Textauszug:

Smart City ist in aller Munde, aber in Deutschland, das gerade einmal vier Städte mit mehr als einer Million Einwohner verzeichnen kann – gleichbedeutend mit nur 9% der Bevölkerung in Deutschland –, sucht der Betrachter die hochtechnisierten Mega-Cities vergeblich. Berlin liegt mit seinen 3,4 Millionen sogar weltweit nur auf Platz 57. Es zeigt sich bei genauerer Betrachtung, dass 56 Millionen Deutsche (75%) in Städten mit weniger als 100.000 Einwohnern leben. In Flächenländern wie Rheinland-Pfalz lebt die Hälfte der Bevölkerung sogar in Gemeinden mit weniger als 7000 Einwohnern. Die wahren Mega-Cities sind also weit entfernt. Was wäre aber Deutschland ohne das Land? Und wie will man eine Zukunft für Deutschland gestalten, wenn man sich dazu verleiten lässt, allzu sehr auf die Diskussion um Smart Cities zu fokussieren?

Bereitgestellte Daten:
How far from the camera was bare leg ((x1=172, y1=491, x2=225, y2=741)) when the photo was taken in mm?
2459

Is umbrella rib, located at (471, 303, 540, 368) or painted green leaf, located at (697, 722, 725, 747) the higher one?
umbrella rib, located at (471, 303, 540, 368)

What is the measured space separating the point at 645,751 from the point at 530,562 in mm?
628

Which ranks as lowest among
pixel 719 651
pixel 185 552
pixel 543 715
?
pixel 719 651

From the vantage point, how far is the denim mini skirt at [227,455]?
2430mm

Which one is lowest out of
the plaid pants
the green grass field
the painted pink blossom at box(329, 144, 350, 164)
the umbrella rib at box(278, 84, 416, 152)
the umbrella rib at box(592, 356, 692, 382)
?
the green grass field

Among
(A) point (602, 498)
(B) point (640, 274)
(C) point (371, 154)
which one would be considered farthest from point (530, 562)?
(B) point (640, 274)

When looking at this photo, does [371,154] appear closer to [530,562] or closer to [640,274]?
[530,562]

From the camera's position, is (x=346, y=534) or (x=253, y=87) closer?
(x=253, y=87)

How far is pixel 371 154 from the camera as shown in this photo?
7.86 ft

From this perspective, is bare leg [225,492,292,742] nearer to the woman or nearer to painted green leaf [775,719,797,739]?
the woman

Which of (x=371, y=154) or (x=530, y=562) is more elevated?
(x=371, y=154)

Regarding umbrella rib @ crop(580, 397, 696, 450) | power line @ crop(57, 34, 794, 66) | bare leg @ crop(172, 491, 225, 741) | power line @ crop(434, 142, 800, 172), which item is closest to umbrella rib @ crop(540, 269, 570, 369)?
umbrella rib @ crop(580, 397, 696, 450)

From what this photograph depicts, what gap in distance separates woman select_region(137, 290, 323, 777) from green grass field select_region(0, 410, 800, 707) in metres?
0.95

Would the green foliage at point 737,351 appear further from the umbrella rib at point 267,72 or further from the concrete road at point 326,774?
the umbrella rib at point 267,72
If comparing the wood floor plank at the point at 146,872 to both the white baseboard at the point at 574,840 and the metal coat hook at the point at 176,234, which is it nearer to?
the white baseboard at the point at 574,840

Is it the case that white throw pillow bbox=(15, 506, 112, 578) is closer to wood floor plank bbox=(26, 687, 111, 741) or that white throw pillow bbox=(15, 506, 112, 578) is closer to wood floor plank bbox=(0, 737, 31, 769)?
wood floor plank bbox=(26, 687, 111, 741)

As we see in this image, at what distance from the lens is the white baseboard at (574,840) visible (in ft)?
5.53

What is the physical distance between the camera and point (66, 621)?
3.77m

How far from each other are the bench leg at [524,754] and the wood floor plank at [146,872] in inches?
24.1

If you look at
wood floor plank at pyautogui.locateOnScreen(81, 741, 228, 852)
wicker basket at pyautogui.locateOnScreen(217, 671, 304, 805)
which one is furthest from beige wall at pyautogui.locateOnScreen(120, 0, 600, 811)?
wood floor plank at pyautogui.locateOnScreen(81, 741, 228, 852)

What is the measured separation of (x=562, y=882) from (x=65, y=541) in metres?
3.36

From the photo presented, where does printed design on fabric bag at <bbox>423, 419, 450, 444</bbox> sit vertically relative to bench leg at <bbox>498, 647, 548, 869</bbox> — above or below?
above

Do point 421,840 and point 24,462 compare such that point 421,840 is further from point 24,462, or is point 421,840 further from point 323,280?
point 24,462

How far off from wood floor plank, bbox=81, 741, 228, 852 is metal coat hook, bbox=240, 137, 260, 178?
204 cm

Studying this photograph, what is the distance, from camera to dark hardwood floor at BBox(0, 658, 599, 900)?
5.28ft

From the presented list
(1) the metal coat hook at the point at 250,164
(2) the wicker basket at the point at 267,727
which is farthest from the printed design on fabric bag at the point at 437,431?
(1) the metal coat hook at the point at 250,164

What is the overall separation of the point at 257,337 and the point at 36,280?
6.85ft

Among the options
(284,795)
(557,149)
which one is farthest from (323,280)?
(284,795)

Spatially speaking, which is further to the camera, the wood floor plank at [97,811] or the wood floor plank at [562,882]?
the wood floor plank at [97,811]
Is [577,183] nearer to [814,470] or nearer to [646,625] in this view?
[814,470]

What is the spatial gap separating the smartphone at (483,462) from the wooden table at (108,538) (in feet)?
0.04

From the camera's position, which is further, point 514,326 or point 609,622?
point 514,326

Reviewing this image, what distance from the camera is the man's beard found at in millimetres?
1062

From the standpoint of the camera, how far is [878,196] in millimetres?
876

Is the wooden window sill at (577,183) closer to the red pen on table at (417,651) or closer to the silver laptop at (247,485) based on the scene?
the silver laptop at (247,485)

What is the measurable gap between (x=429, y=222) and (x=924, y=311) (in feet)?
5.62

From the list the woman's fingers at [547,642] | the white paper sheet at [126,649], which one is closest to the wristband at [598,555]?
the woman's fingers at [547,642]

Deine Aufgaben:
**1)** Erkläre mit dem Textauszug zu Smart Cities, warum man in Deutschland vergeblich nach hochtechnisierten Mega-Cities sucht. Antworte in ein bis drei Sätzen.
**2)** Schreibe aus dem Textauszug zu Smart Cities den Abschnitt von „Smart City ist“ bis einschließlich „Cities zu fokussieren?“ wortgetreu ab.

Bearbeitete Übung:
**1)** Deutschland hat nur vier Städte mit mehr als einer Million Einwohnern, und dort leben lediglich 9 % der Bevölkerung. Selbst Berlin liegt mit 3,4 Millionen weltweit nur auf Platz 57. 56 Millionen Deutsche (75 %) leben dagegen in Städten mit weniger als 100.000 Einwohnern.

**2)**
Smart City ist in aller Munde, aber in Deutschland, das gerade einmal vier Städte mit mehr als einer Million Einwohner verzeichnen kann – gleichbedeutend mit nur 9% der Bevölkerung in Deutschland –, sucht der Betrachter die hochtechnisierten Mega-Cities vergeblich. Berlin liegt mit seinen 3,4 Millionen sogar weltweit nur auf Platz 57. Es zeigt sich bei genauerer Betrachtung, dass 56 Millionen Deutsche (75%) in Städten mit weniger als 100.000 Einwohnern leben. In Flächenländern wie Rheinland-Pfalz lebt die Hälfte der Bevölkerung sogar in Gemeinden mit weniger als 7000 Einwohnern. Die wahren Mega-Cities sind also weit entfernt. Was wäre aber Deutschland ohne das Land? Und wie will man eine Zukunft für Deutschland gestalten, wenn man sich dazu verleiten lässt, allzu sehr auf die Diskussion um Smart Cities zu fokussieren?